Diyanetteki yüz yüze eğitime devam kararı için de sosyal medyadaki yorumlara baktım. “Onları Allah korur, virüs oralara girmez” diyen bazı ciddi, bazı gayrı ciddi yorumlar vardı. Yalnız ben okumayı öğrendikten beri öğretildiği şekilde tevekkül göremiyorum burada. Önce sen Allahın verdiği beyni kullanarak önlemini alacaksın ki, Allah seni koruyacak.
Yine neyse…
Koronavirüsün neden olduğu Covid 19 hastalığına karşı geliştirilen aşılardan bazıları için gönüllü arayışları başlamış. Sağlık Bakanı’nın açıklamasına göre bir günde 20 bin kişi başvurmuş gönüllü olmak için. İnsanlık için güzel bir cesaret örneği. Ama yine yorumlarda gördüğüm kadarıyla insanların çoğunluğunda “güven” sorunu var. “Yönetim katındaki bazı kişiler aşı olmadan aşı olmam” diyen vardı mesela yorumlarda.

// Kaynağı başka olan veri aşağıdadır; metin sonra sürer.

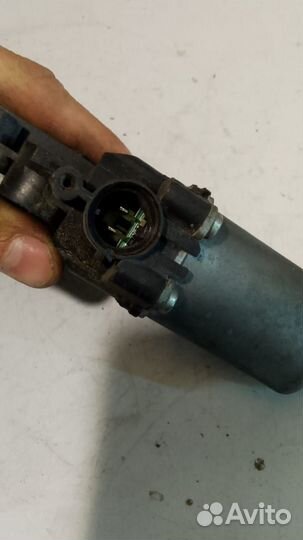 Моторик стеклоподъемника Hyundai Solaris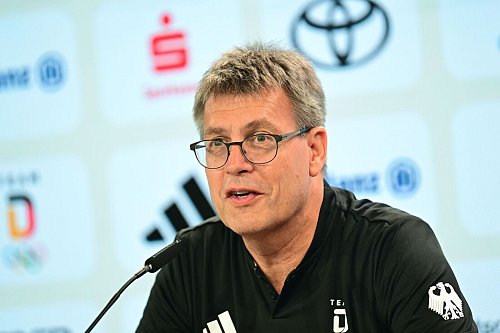 DOSB-Präsident Thomas Weikert steht eine Mitgliederversammlung mit heiklen Themen bevor. - © Sina Schuldt/dpa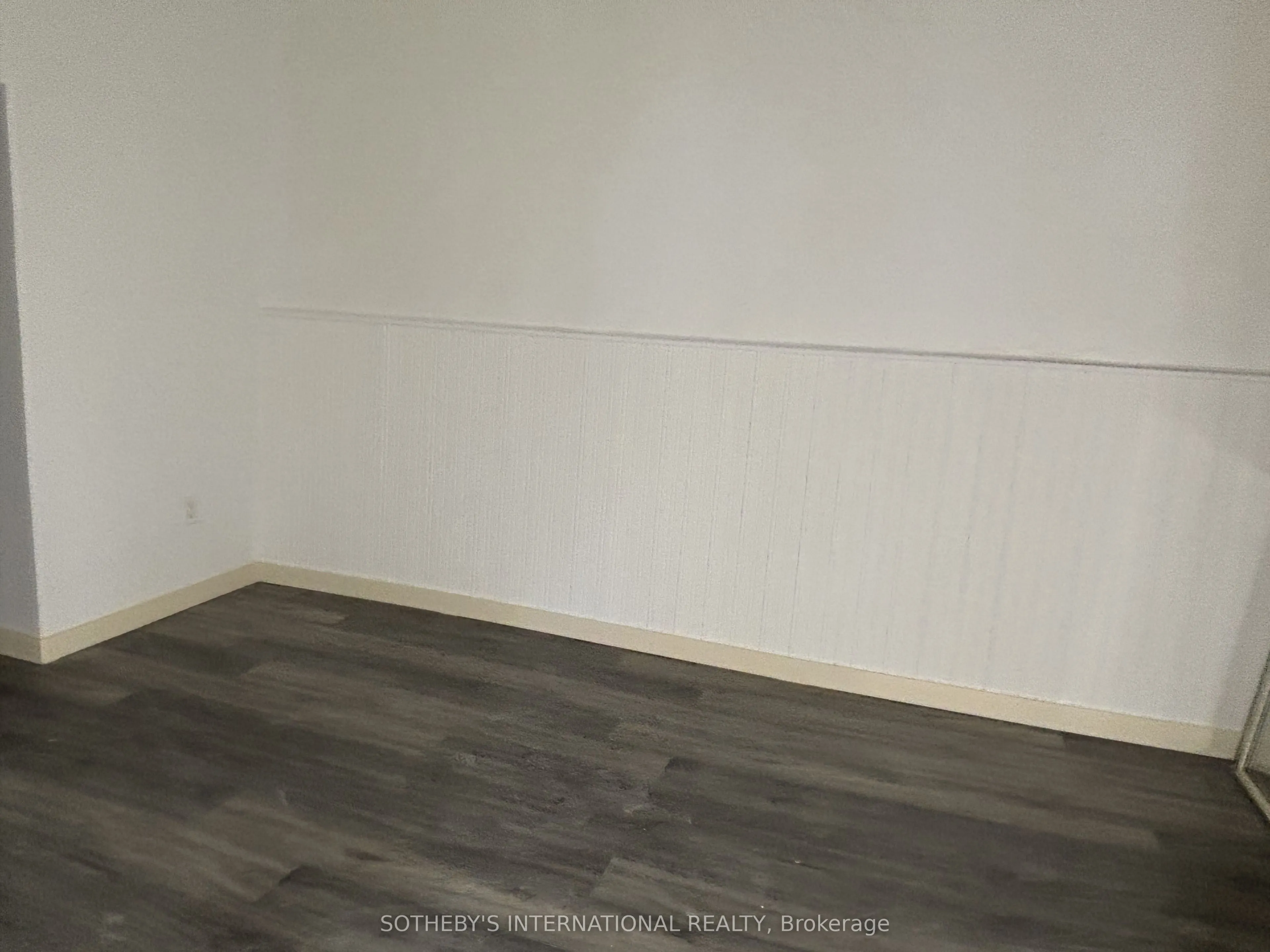 204-208 King Street W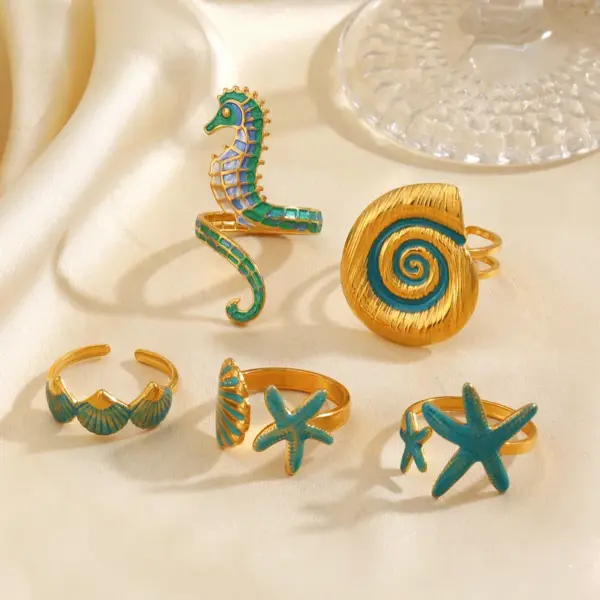 Wholesale Stainless Steel 18K Gold Plated Starfish Shell Horse Conch Open Ring Fashionable Beach Vacation Style Suitable For Ladies Daily Beach Wear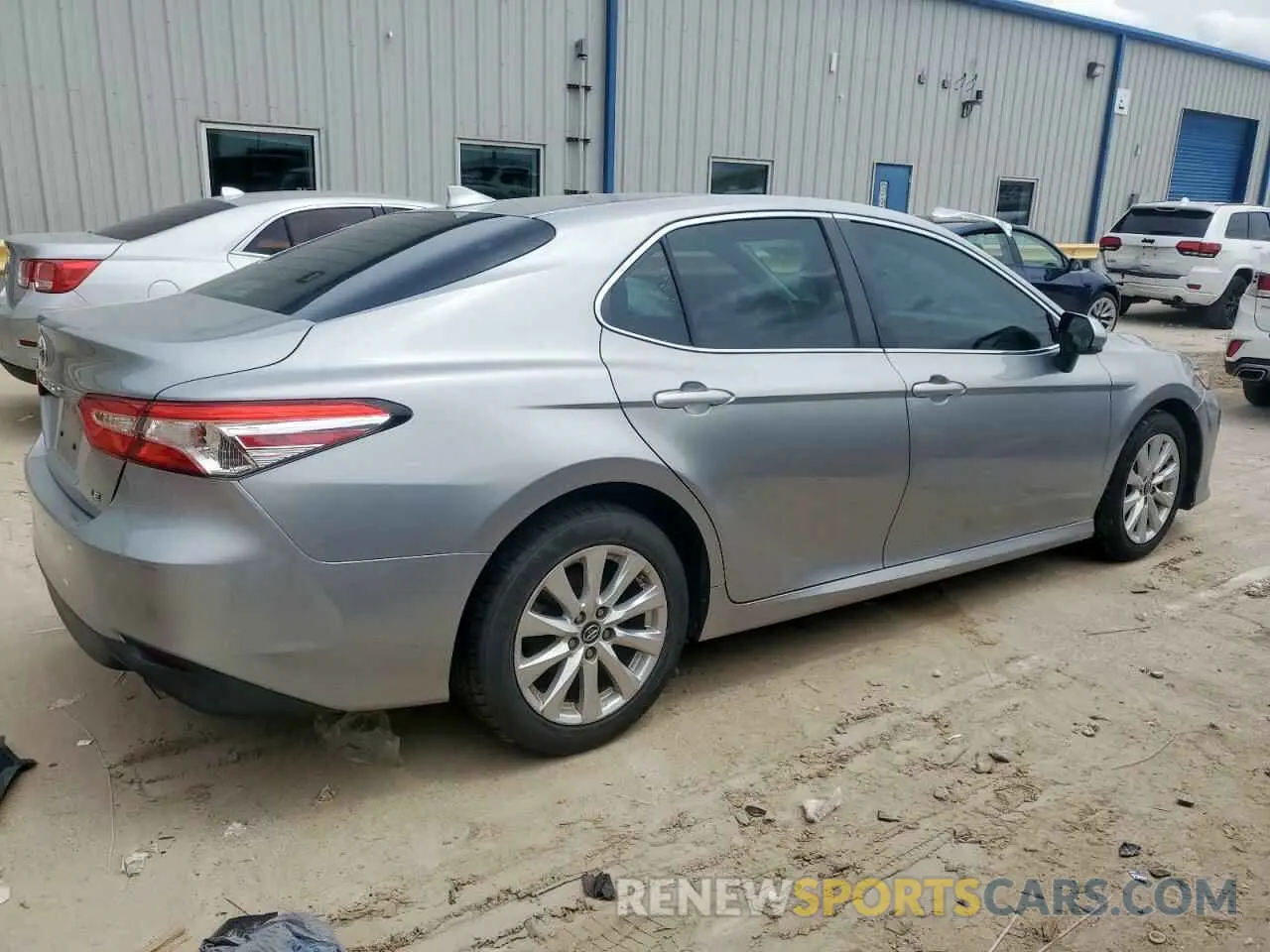 3 Photograph of a damaged car 4T1B11HK1KU250632 TOYOTA CAMRY 2019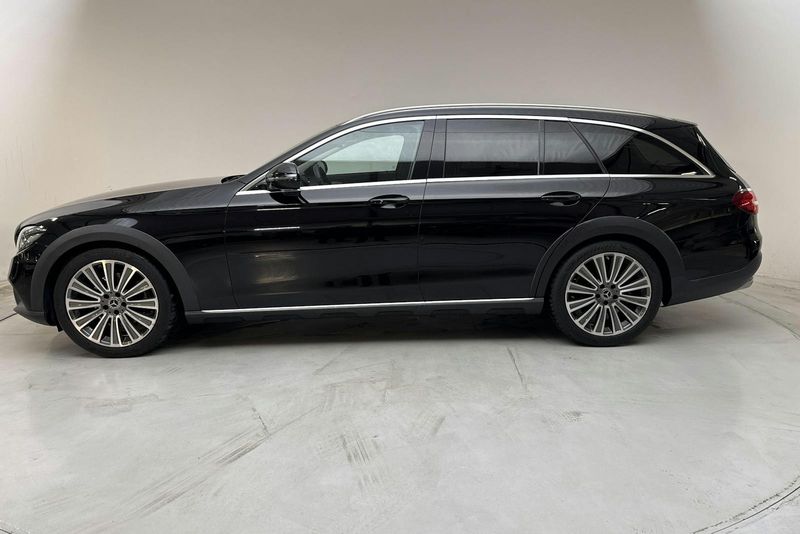 Mercedes E220 bild 2
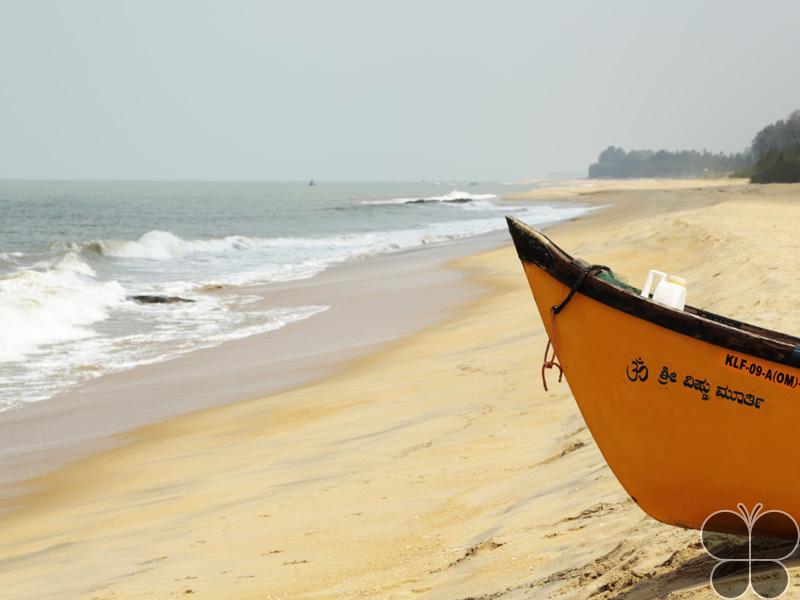 Did You Know About These 11 Secluded Beaches In Kerala? : TripHobo ...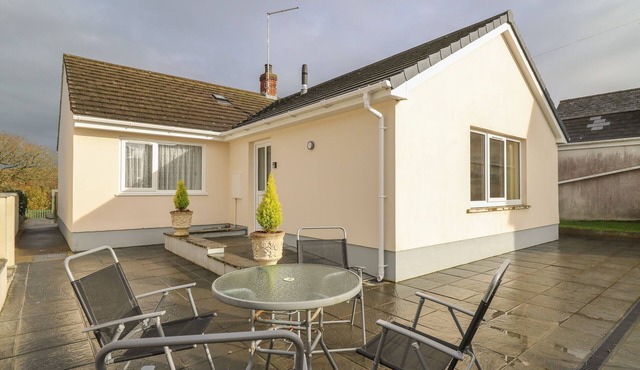 AVALON, family friendly, character holiday cottage in Cilgerran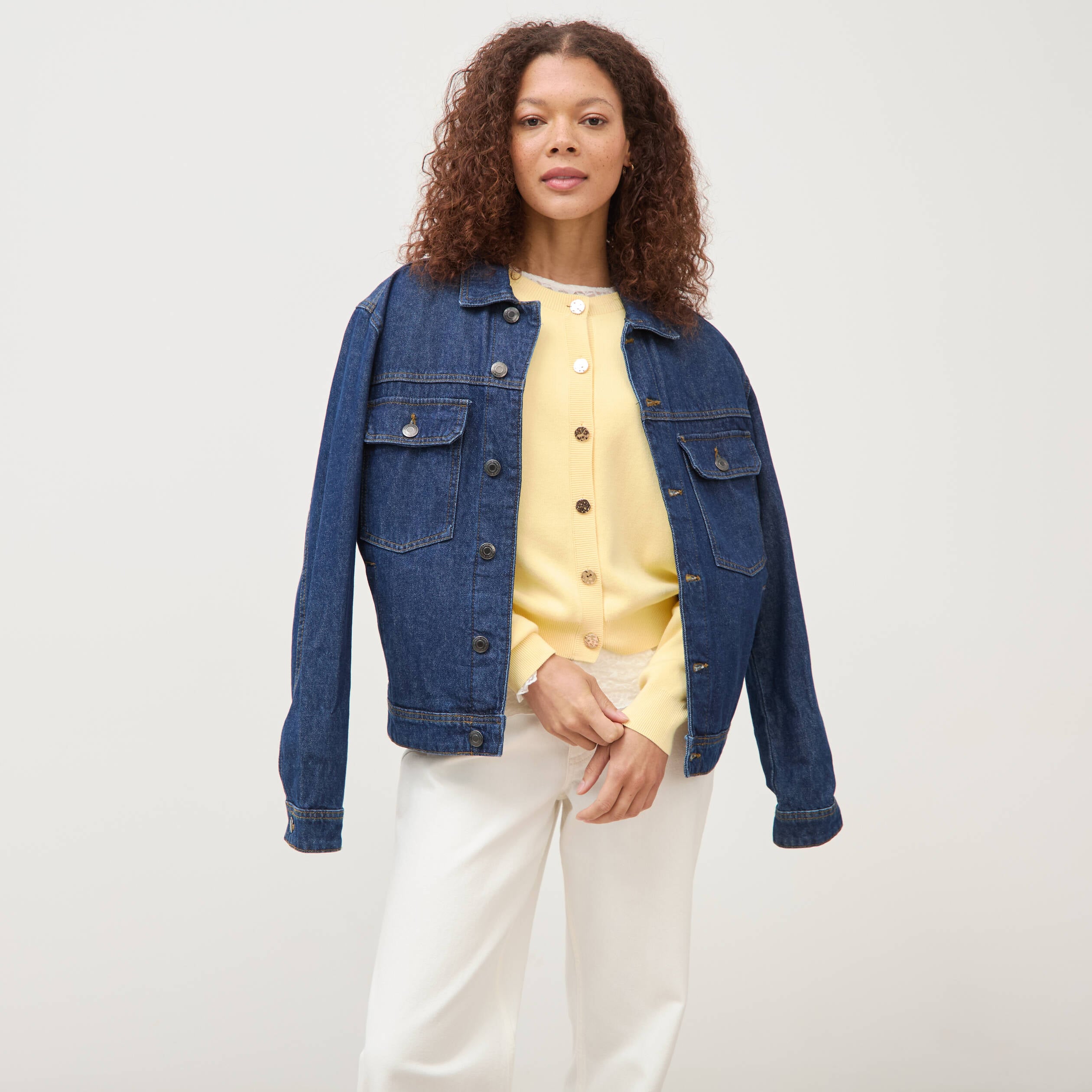 Gilet manches longues col rond en coton jaune clair femme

Benim kafam yine karıştı dolayısıyla!
Neyse…
Anlayacağın kafam karışıktı bu hafta sevgili “Dünlük”… Seninle de paylaşmak istedim. Umarım önümüzdeki hafta daha güzel, daha umutlu haberleri, olayları paylaşırım seninle. Görüşmek üzere…
Not: O “neyse” yazdığım yerleri, istediğiniz şekilde doldurabilirsiniz.